When researchers say something as inflammatory and unscientific as "Most Functions in the 'Real World' are Non-Convex", they are pushing back against the shared assumptions of a research field, not trying to make a rigorous statement.
In this case, the speaker is making a statement about convexity in optimization. To understand the speaker's perspective it helps to understand the history of research in mathematical programming/optimization. This additional context allows one to interpret the speaker's claim for what it is; a critique of current research culture.
The foundation of mathematical programming is linear programming, introduced alongside the simplex method of George Dantzig for solving such problems in the 1940s and 50s. It's not a coincidence that these dates overlap with World War 2. George Dantzig was solving Operations Research problems for the US Armed Forces when he made these contributions. The simplex method was a very big deal, but it had its weaknesses as well. In particular, there are certain problems for which the simplex method requires an exponential number of operations as a function of its input dimensions (see the Klee-Minty cube).
However, linear programs are in fact polynomially time solvable, and in the late 1980 and 1990s there was revised interest in alternative methods which attain these bounds, such as the ellipsoid method. Interior point methods, which are an alternative method for solving linear programs, also became a very hot topic. People realized that interior point methods can be fairly easily extended to any conic program (a class of optimization problems slightly more restricted than the more general convex programs). From this point until the 2010s optimizers focused almost exclusively on convex optimization problems.
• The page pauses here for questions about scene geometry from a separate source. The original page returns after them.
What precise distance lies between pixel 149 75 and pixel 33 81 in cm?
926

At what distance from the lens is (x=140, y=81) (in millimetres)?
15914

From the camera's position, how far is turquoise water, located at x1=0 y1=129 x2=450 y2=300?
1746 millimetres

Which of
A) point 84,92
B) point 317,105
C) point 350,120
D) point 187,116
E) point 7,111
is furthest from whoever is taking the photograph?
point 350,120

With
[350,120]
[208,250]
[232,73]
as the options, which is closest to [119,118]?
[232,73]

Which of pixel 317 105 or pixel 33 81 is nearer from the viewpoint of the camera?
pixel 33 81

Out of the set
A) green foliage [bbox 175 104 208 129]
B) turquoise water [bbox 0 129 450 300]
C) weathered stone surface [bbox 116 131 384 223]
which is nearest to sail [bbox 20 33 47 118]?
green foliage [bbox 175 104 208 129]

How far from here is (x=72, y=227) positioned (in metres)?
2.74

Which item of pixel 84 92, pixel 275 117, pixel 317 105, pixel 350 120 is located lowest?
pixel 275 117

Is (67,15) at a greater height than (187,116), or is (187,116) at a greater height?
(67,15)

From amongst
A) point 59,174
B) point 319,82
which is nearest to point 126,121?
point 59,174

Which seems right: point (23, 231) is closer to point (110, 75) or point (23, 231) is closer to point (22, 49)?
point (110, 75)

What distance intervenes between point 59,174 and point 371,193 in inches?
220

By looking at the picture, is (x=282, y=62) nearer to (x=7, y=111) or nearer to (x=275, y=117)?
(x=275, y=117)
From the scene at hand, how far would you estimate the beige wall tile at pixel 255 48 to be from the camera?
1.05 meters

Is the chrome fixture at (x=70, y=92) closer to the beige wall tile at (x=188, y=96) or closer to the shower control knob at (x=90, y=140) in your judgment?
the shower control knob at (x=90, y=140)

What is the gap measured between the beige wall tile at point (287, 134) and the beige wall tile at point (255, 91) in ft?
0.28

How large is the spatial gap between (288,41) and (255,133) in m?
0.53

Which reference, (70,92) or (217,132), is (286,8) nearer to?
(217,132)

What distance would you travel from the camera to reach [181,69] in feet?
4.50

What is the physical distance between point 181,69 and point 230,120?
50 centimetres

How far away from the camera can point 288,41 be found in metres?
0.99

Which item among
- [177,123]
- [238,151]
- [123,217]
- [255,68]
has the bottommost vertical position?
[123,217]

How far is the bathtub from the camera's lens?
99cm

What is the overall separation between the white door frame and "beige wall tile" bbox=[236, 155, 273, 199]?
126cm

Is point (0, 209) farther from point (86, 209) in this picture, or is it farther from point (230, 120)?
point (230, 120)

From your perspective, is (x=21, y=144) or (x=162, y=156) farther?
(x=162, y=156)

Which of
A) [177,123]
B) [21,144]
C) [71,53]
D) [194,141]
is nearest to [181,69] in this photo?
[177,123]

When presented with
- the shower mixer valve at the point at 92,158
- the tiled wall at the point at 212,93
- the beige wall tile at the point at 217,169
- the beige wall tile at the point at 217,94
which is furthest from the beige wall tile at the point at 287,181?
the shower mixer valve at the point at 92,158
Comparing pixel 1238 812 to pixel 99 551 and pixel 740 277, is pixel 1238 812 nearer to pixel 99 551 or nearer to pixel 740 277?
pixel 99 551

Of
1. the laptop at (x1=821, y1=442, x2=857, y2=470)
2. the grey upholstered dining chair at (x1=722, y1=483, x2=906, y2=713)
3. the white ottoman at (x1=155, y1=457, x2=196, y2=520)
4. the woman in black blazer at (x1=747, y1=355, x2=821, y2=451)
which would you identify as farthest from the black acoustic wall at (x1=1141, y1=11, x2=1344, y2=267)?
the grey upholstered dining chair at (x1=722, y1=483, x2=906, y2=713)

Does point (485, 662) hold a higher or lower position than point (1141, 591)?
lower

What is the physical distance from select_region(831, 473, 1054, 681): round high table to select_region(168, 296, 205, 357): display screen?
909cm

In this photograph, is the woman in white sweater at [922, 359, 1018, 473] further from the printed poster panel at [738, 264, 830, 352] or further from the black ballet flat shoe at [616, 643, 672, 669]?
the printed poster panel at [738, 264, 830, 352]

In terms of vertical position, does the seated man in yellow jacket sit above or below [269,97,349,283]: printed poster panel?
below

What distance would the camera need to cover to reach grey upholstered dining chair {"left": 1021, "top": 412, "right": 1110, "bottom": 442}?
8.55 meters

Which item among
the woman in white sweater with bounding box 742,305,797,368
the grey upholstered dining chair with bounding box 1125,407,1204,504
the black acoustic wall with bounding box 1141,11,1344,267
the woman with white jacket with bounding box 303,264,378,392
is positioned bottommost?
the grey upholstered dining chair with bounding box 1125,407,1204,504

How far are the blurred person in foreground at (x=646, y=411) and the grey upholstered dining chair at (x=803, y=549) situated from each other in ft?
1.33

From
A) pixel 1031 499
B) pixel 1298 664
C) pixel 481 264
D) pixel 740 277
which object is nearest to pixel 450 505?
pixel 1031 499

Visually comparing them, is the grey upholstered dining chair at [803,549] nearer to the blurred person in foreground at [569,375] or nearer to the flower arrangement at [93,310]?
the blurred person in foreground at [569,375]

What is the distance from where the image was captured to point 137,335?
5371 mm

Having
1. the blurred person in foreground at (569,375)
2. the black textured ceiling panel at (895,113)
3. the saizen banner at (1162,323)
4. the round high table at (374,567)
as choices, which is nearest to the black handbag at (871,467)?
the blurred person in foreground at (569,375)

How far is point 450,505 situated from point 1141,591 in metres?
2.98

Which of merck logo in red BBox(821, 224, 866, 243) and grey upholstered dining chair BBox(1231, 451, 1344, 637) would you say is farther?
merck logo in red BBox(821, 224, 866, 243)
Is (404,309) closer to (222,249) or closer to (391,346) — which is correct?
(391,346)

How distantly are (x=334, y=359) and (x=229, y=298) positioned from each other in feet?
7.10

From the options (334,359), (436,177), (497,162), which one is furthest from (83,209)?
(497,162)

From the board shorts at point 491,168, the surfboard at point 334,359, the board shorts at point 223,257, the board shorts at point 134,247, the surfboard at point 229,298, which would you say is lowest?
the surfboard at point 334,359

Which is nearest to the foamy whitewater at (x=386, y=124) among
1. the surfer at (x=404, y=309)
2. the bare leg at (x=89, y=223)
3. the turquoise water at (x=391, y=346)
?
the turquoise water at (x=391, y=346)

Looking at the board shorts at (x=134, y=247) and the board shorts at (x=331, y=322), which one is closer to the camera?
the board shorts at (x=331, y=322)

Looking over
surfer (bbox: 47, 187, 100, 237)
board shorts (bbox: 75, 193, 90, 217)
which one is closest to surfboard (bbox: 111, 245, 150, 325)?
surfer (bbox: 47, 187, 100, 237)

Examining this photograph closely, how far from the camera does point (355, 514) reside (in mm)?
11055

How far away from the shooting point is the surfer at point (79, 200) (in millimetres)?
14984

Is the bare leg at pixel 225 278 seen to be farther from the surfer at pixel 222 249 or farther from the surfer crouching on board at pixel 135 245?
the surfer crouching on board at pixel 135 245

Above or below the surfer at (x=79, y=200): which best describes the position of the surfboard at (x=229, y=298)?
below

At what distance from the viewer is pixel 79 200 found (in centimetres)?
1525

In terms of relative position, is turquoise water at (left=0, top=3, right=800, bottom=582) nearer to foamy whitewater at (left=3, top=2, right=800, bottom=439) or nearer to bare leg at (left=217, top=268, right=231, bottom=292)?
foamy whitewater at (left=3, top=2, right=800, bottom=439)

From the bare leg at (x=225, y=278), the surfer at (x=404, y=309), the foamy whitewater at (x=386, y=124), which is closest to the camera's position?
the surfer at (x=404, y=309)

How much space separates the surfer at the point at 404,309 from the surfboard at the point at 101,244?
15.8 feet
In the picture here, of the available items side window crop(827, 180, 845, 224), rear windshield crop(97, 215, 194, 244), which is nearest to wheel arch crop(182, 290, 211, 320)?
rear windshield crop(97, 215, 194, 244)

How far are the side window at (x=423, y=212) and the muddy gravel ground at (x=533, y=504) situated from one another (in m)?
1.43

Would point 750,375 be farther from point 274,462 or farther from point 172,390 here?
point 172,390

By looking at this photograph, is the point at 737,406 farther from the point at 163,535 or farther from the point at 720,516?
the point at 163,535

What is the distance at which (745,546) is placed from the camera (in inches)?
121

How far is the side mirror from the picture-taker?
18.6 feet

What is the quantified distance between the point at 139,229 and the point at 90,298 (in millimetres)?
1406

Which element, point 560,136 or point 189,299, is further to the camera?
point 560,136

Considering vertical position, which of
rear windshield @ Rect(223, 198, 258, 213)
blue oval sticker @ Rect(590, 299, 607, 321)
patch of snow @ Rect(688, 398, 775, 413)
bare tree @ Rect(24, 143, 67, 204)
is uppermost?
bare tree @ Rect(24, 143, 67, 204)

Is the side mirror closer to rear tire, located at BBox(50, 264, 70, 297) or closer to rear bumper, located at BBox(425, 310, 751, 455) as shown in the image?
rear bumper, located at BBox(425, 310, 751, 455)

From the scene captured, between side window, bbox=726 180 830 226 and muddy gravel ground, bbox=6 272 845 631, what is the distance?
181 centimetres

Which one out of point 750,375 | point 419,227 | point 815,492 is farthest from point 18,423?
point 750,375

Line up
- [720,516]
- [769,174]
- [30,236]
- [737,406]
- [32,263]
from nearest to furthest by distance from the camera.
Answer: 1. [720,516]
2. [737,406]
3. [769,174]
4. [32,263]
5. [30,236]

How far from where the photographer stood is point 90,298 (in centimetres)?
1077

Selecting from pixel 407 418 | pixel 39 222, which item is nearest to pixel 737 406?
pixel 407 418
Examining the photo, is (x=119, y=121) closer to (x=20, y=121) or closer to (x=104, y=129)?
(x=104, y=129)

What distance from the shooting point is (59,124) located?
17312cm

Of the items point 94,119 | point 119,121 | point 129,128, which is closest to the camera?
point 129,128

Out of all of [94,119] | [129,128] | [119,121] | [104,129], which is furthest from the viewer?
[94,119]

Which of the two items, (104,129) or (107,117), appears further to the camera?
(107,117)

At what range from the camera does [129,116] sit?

The theory of convex optimization is very attractive from a theoretical point of view, so there was a strong desire to stay within this class of problems as often as possible. As an example which you are likely already aware, neural networks were viewed as inferior to support vector machines for a long time. The fact that fitting a support vector machine is a convex optimization problem was likely a major reason why. But In 2012 there was an important breakthrough that began to change the optimization landscape; the neural network AlexNet, the fitting of which is nonconvex, won ILSVRC 2012 (aka imagenet). This kicked off a flurry of research activity on variants of stochastic gradient descent, the primary method used for fitting neural networks.
The speaker is now suggesting that optimizers need to move more firmly beyond the neat and tidy theory of convex optimization, because there are important problems that fall outside of this class (like fitting neural nets or matrix completion models). But research fields have inertia, and it's difficult for a speaker to get an entire research community to move beyond the convexity that they likely studied in their PhD theses. Hence the speaker resorted to something inflammatory, attention-grabbing, and unverifiable. The speaker did this as a way to get people talking and thinking about their claims. The existence of this question suggests that he/she has at least partially succeeded.
My opinion is that there are important problems to solve in both convex and nonconvex optimization. I don't fault researchers for using a theoretically attractive class of problems as often as they can. I also don't think the speaker's assertion is particularly novel or insightful anymore, since at this point AlexNet's revolutionary success was a decade ago.